When the virulent and high-ranking al-Qaeda leader Anwar Al-Awlaki was killed in target drone strike in Yemen last week, most Americans applauded the action, figuring it was another top terrorist out of the picture and no longer plotting terrorist operations against the United States.
There seemed little opposition to the strike, approved by President Barack Obama, and planned by the CIA. Al-Awlaki was considered a key strategist, as well as motivator, for al-Qaeda, calling repeatedly for Jihad or holy war against the U.S. and for the killing of Americans.
He was a key figure in the U.S. war against terrorism, and as such almost as much a prime target for American military and intelligence efforts as Osama Bin Laden, who was killed earlier this year.
Yet Republican Congressman Ron Paul condemned the killing and charged that because Al-Awlaki was born in the United States and therefore was a U.S. citizen, he had been denied due process and a trial. Later, he hinted that President Barack Obama could and perhaps should be impeached for the decision to kill Al-Awlaki. Another GOP presidential wannabe, Herman Cain, suddenly hot after winning a couple of straw polls, also questioned the killing as did some legal scholars and politicians.
But in general, and especially in the ranks of the GOP, the strike was applauded as necessary and successful.
Speaking as someone who’s been opposed to the death penalty most of my life and who’s not too keen on previous attempts by the U.S. to topple governments (Chile comes to mind), or take out political leaders (Lumumba comes to mind), I can only say, due process for what?

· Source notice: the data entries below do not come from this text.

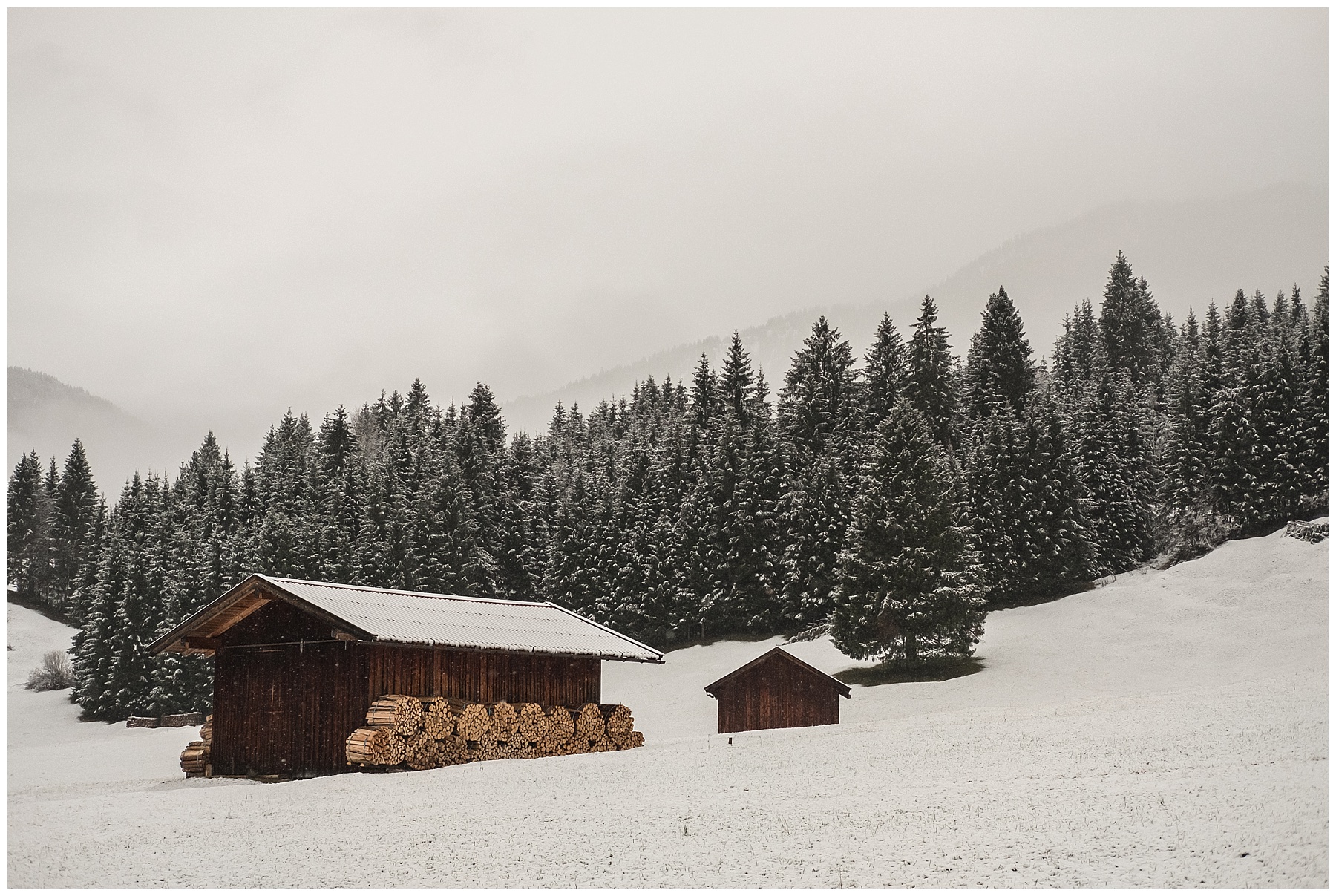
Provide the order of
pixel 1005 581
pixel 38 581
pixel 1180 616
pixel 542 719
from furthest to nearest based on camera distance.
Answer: pixel 38 581, pixel 1005 581, pixel 1180 616, pixel 542 719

Al-Awlaki had inspired and worked with bombing suspects, three of the 9/11 terrorists, and helped plan numerous operations. He clearly believed in the holy war against the United States and was an active and prominent player in terrorist plots against the U.S.
Furthermore, while this organization has insisted that it is at war against the United States, sometimes presuming to speak and act for or work with the radical elements in the Middle East, it is not a state. It is a very dangerous, damaged, and violent terrorist organization. Eliminating Al-Awlaki when the opportunity arose—like killing Osama Bin Laden and other high-ranking members of al-Qaeda over the years, was necessary and in the interests of the United States. It would have been irresponsible not to act on the hopes that we could capture him at some time in the future, leaving him free to plot and implement more acts of terror.
It seems to me that Al-Awlaki, with his status as a high-ranking al-Qaeda member, has forfeited any rights given by U.S. Citizenship. He has forfeited his status as a citizen by acting against his country.
Was the killing cold-blooded, brutal and less than admirable? Sure. But let’s consider this: we were all dancing in the streets when Osama Bin Laden was killed, in less than glorious fashion. Should we have given Osama Bin Laden an opportunity at due process?
One might question the use of drones and missile strikes for this sort of thing. In war, all sorts of horrible things happen. Drone strikes, to me, seem to distance us from the seriousness of our actions, and the brutality of our acts. We all recall the use of blockbuster bombs—boom and more boom not to mention shock and awe—in our attempts to kill Saddam Hussein at the beginning of the Iraqi war. Missile strikes are rarely as clean as this one was—there’s always what we so euphemistically call collateral damage.
But this particular act probably saved the lives of American soldiers and may have prevented any number of future terrorist acts.
The less terror, the better. The fewer terrorists there are in the field, the better.